Ein solches Gerinnsel ist in meinem Kleinhirn eingeschlagen. Trotz der schnell eingeleiteten Therapie fehlt mir jetzt vom Kleinhirn (das etwa so groß ist wie ein Gänseei) etwa das Volumen einer Walnuss.
Wie habe ich mich dabei gefühlt?
Schlecht. Sehr schlecht. Aus irgendeinem Grund war mir klar, dass es sich um einen Schlaganfall handelt. Was mir aber überhaupt nicht klar war, was von mir übrig bleiben würde. Und ich übertreibe nicht wenn ich sage, dass ich noch nie in meinem Leben so eine Scheissangst hatte. Wird es gut gehen oder ende ich als ein Stück Gemüse in einem Rollstuhl?
Wie ging es weiter?
Nachdem ich die ersten 72h auf der Intensivstation verbracht habe war das Schlimmste vorbei. Der Rest des Gehirns konnte das Gleichgewicht zur Überraschung der Ärzte sehr schnell wieder herstellen. Die beste Erklärung der Mediziner war, dass ich durch die lange Zeit auf der Matte genug andere Bereiche im Gehirn aktiviert habe.
Das Sprechen war schwieriger, weil die Feinmotorik der Zunge ziemlich gestört war. Und Schreiben musste ich erst wieder lernen.
Durch wirklich gute Unterstützung durch Logopäden und Ergotherapeuten habe ich das inzwischen ganz gut im Griff. Ich bin auch jetzt, mehr als ein Jahr nach dem Vorfall, noch nicht an dem Punkt angekommen, an dem ich vor dem Vorfall war. Aber den Rest schaffe ich auch noch.
Nach ca. 4 Wochen war ich wieder auf der Matte. Ich habe für mich allein geübt, so gut ich konnte. Aber ich musste erst einmal ganz kleine Brötchen backen. Heute trainiere ich wieder ganz normal, wenn ich auch Kontakt ein meinem Hals nicht mehr unbesorgt erdulden kann. Wenn es mir zu viel wird bitte ich meinen Trainingspartner, sich doch etwas zurückzuhalten.
Die Blutgerinnung wurde für ca. ein halbes Jahr mit Marcumar reduziert, jetzt nehme ich noch prophylaktisch (und wohl auch ein wenig als Placebo) ass 100.

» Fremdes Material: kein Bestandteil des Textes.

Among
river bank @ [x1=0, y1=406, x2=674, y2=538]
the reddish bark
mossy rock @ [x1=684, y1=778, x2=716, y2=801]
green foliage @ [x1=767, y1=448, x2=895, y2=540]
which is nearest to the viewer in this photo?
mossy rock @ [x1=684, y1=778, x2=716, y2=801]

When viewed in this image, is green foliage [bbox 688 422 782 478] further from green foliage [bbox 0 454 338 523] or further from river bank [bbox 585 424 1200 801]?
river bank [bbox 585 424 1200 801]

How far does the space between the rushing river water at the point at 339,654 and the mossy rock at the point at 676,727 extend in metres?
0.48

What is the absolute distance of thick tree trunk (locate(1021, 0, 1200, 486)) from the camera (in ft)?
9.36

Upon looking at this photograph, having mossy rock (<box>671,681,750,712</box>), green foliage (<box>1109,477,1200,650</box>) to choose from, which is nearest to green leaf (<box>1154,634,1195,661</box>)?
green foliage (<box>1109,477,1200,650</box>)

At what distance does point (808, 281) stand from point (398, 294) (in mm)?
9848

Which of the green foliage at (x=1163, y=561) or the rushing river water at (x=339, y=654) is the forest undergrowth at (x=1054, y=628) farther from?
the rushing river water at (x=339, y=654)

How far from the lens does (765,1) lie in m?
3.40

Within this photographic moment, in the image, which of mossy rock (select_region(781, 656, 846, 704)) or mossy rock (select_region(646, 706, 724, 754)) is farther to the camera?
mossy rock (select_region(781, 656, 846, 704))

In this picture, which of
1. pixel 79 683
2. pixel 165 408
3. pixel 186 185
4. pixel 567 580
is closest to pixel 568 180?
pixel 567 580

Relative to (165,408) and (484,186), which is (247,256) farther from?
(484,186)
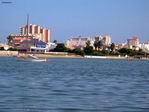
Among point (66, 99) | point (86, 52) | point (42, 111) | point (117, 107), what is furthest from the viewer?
point (86, 52)

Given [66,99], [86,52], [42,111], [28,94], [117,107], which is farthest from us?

Ich habe unglaubliches Glück gehabt, dass mir nicht mehr passiert ist. Nichts davon ist ein Verdienst, das ich mir anrechnen kann.
Es war pures Glück.
Warum schreibe ich Euch das?
Ich bin, ehrlich gesagt, von der Leichtfertigkeit entsetzt, mit der einige Leute in den Foren hier mit dem Thema Hirnverletzungen durch Training in KK/KS umgehen.
Wenn jemand für sich entscheidet, dass dieses Risiko für ihn kalkulierbar ist, sei es ihm zugestanden. Jeder hat das Recht diese Entscheidung für sich zu fällen. Ich nehme mir das Recht, basierend auf eigener Erfahrung, anzumerken dass die Kalkulation nicht aufgeht. Wenn auch die Eintrittswahrscheinlichkeit nicht hoch ist, die mögliche Schwere der Verletzung ist inakzeptabel hoch.
Was aus meiner Sicht aber gar nicht geht ist das Akzeptieren dieses Risikos für den Trainingspartner/Gegner. Und wenn mein Gegenüber zehnmal freiwillig da ist: nichts, aber auch gar nichts in meinem Sport ist wichtig genug, um meinen Gegenüber diesem Risiko auszusetzen.
Ich bitte Euch inständig: wenn ihr gewürgt werdet: gebt rechtzeitig auf. Versucht nicht, das Würgen zu verhindern indem Ihre z.B. die eigene Hand zwischen Euren Hals und den würgenden Arm bringt.
Wenn Ihr das Würgen ansetzt: geht nicht zu weit. Würgt lieber zu wenig als zu viel. Wenn etwas Hartes zwischen euren Armen und dem Hals ist, nehmt den Druck raus.
Wenn Ihr schlagt: haltet Euch vom Hals fern, wenn Ihr nicht 100%ig wisst, was Ihr tut. Selbst dann: zieht die Schläge nicht durch.